-- EXCERPT TO READ --
Segment Open
I had a teacher confide in me today that she felt like the election result was ripping apart her staff. She was horrified that her peers would be so open about anxious they were for the deporting to begin of immigrant families who send students to her school. The truth, of course, is that those opinions were always there working in the classroom next to hers, they just weren't openly expressed. And now she knows things about the adults in her building that she doesn't want to know...and can't set aside. She is too afraid to engage in conversation with them, even though she knows she needs to. She knows that white, protestant, women...like the ones who fill her school...didn't vote for Hillary. To make change in the future, she has to create change in thinking with them.
I wondered how many principals were seeing this in their schools...staffs divided by the results. And yes, I know that elections happen every four years and that there are always winners and losers. But something this time around feels very different. The campaigning was just so vile and ugly by the candidate who won. Were we, as leaders, prepared for the outcome (either way) and how this would affect relationships among our staff? What do we do next to ensure that friendships and collegial efforts stay strong and focused on what's best for kids? How do we help teachers who may have lost trust or respect for their peers (who may not know this) move forward with them?
This is what I'm pondering over the long weekend while I engage in some self-care and think about my own path forward. I am scared that there will not be a light to find in all of this dark.
Segment Closed
-- TASK A --
Answer these questions about the reflection on the election:
(i) What is the teacher too afraid to do with the adults in her building?
(ii) How often do elections happen, according to the writer?
(iii) What does the writer plan to do over the long weekend?
-- TASK B --
Reproduce the stretch of the reflection on the election from "I wondered how" through "forward with them?", word for word.

-- DATASET SECTION --
Segment Open
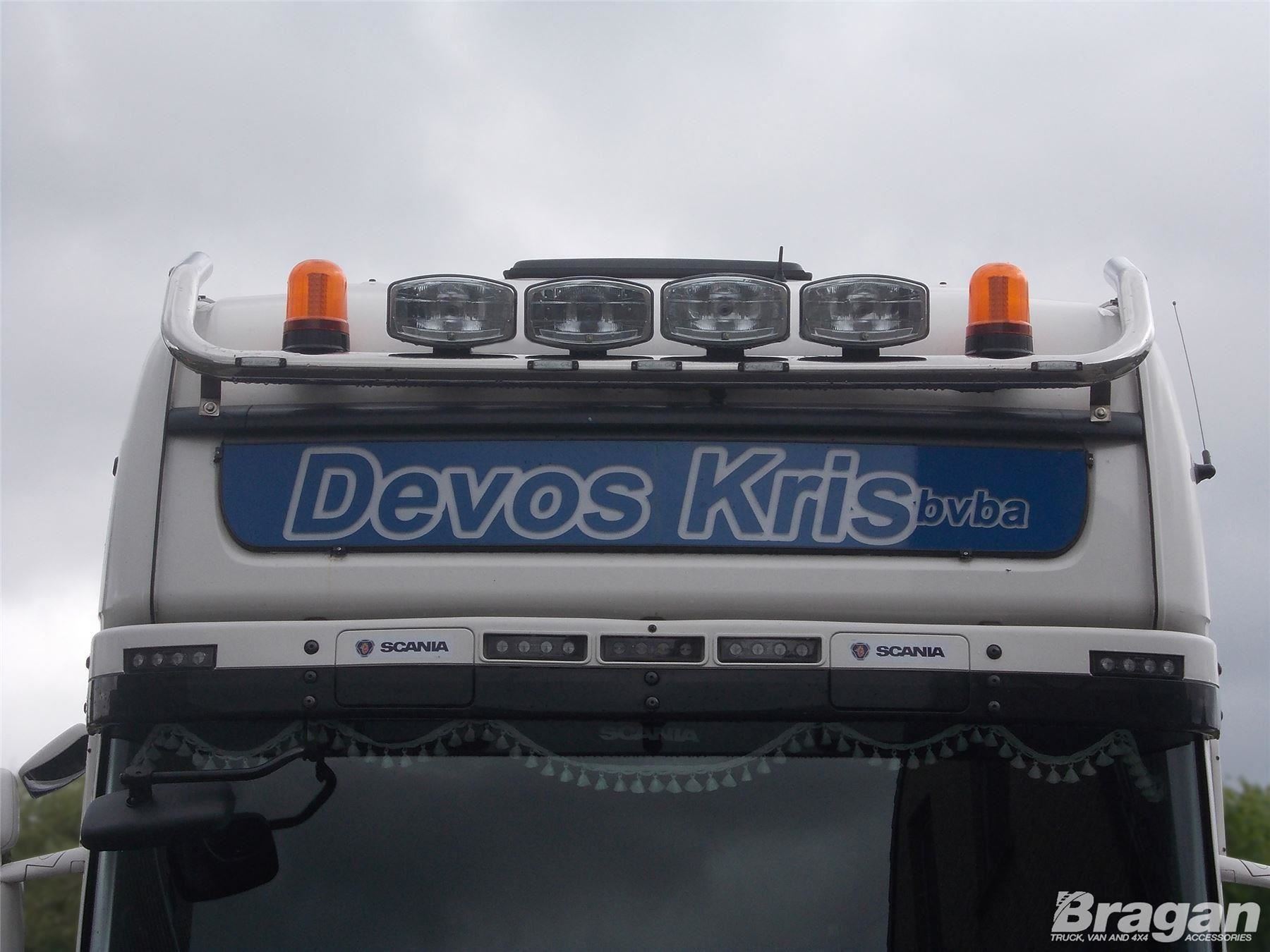 LED Nameboards For Scania 4 Series Topline Slim Front Sign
Segment Closed
-- ANSWER SECTION A --
(i) Engage in conversation with them.
(ii) Every four years.
(iii) Engage in some self-care and think about the writer's own path forward.

-- ANSWER SECTION B --
I wondered how many principals were seeing this in their schools...staffs divided by the results. And yes, I know that elections happen every four years and that there are always winners and losers. But something this time around feels very different. The campaigning was just so vile and ugly by the candidate who won. Were we, as leaders, prepared for the outcome (either way) and how this would affect relationships among our staff? What do we do next to ensure that friendships and collegial efforts stay strong and focused on what's best for kids? How do we help teachers who may have lost trust or respect for their peers (who may not know this) move forward with them?